Homelink auto open/close is a small feature Tesla slipped into a minor release. While it was intended to help the Summon feature and Autopilot cars, its been very helpful to me as a “classic” Model S owner.
One of my big concerns as Tesla continues to grow and expand is that they neglect the original buyers of the Roadsters, Model S’s etc and focus on just the newer cars and needs. A crazy amount of software effort has gone into those Falcon Wing Doors, and now probably a HUD for the Model 3. Meanwhile, the Navigation system (on all cars) is still severely lacking in some areas (waypoints anyone?) and many of these other areas could use some tuning/updates.
So, while i’m thankful for new additions like Homelink auto open/close, i’d love to see Tesla continue to dedicate a few resources to improving things that can help all current and future owners like the UI, Navigation, etc.
Interesting. My garage has a timer feature that I get set so it will automatically close in 1, 2, 5, or 10 minutes (assuming it doesn’t detect movement). That could come in handy in your case, in case the Tesla doesn’t close the door. Of course, my garage door also isn’t HomeLink compatible and I needed to buy a HomeLink repeater to get it to work with my car..
Unfortunately mine don’t have that option but that would be a good backup plan. The thing to remember is to be careful as when the garage doors get confused they can do bad things to the car.
Michael Coiner said:
I have found the Auto Open/Close to be very unreliable, I pull in to the driveway and the door either doesn’t go up at all or it raises up about two feet and stops. Sometimes a button appears that says (Skip) after the word Garage but there is no way to Unskip – when you press the Garage button.

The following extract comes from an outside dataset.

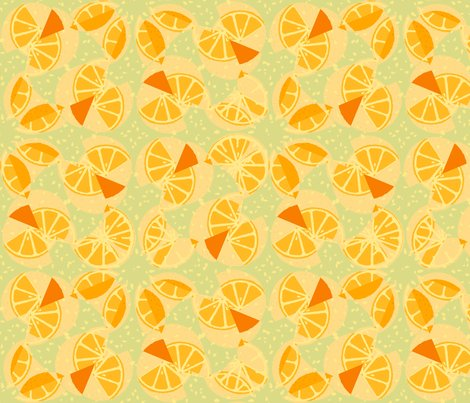 Rsliced_oranges_shop_preview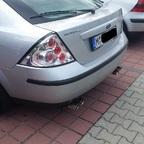 FMS Anlage Spazieren Fahren ;-)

An addition I would like to see is to be able to set the number of inches from the wall the car would automatically stop each time I pull into the garage – something that is already on the Summon feature.
Do you have AP hardware? I wonder if the reason you can’t set the distance on mine is because I’m missing AP hardware which has better granularity.
Also have you tried adjusting the trigger location as I mentioned? I had similar issues until I spent a few hours fiddling with it.
Also a word of caution, driving down the end of the driveway and back isn’t a test. The car needs to go off in between tests it seems.
Thankfully, I have had a 99% success rate since Auto Homelink came out, and the 1% failure wasn’t so much the Tesla’s fault (I park in the driveway for some reason and then it triggers when I didn’t want it to). I did the Reset Location only once, after arriving home from a trip (so plenty of time for the GPS to navigate) and I park my car in the garage. Now it closes when I reach the end of the driveway and opens when I’m halfway across the yard to turn into the driveway from the street. Luck of the draw I guess.
Perhaps, is your car a newer (late 2014 or 2015+) model? Perhaps they improved the antennas.
I got my S as a CPO, it’s a 2013.
Danal Estes said:
I use auto/open close extensively and have found it highly, but not absolutely reliable. I have a 200 foot driveway and have the point set to be right as the car is fully off the street and in the driveway, i.e. 200 feet from the garage door. I was initially concerned that being far from the door, nose pointed away, would affect “close” reliability as compared to “open” reliability, wherein the nose is pointed toward the door.
What I have gradually come to believe, and I could be wrong, is that reliability is directly related to low speed. In my case, when departing, I must stop (or rolling stop) at the end of the driveway and look both ways for traffic. Closing has been VERY reliable. Not absolutely perfect, I do look in my mirror to ensure the door is on the way before I depart. Still, pretty darn good.
Arriving, I can be at several different speeds coming in from the road to my driveway. Even though the nose is not toward the door, arrivals have been ‘statistically’ less reliable. Again, I could be making this up, but lower speeds seem to help.
For some reason recently my close has become super unreliable even at very slow speeds and even if I press the button myself. Trying to figure out if my door antenna went bad or Tesla changed something that affected the range.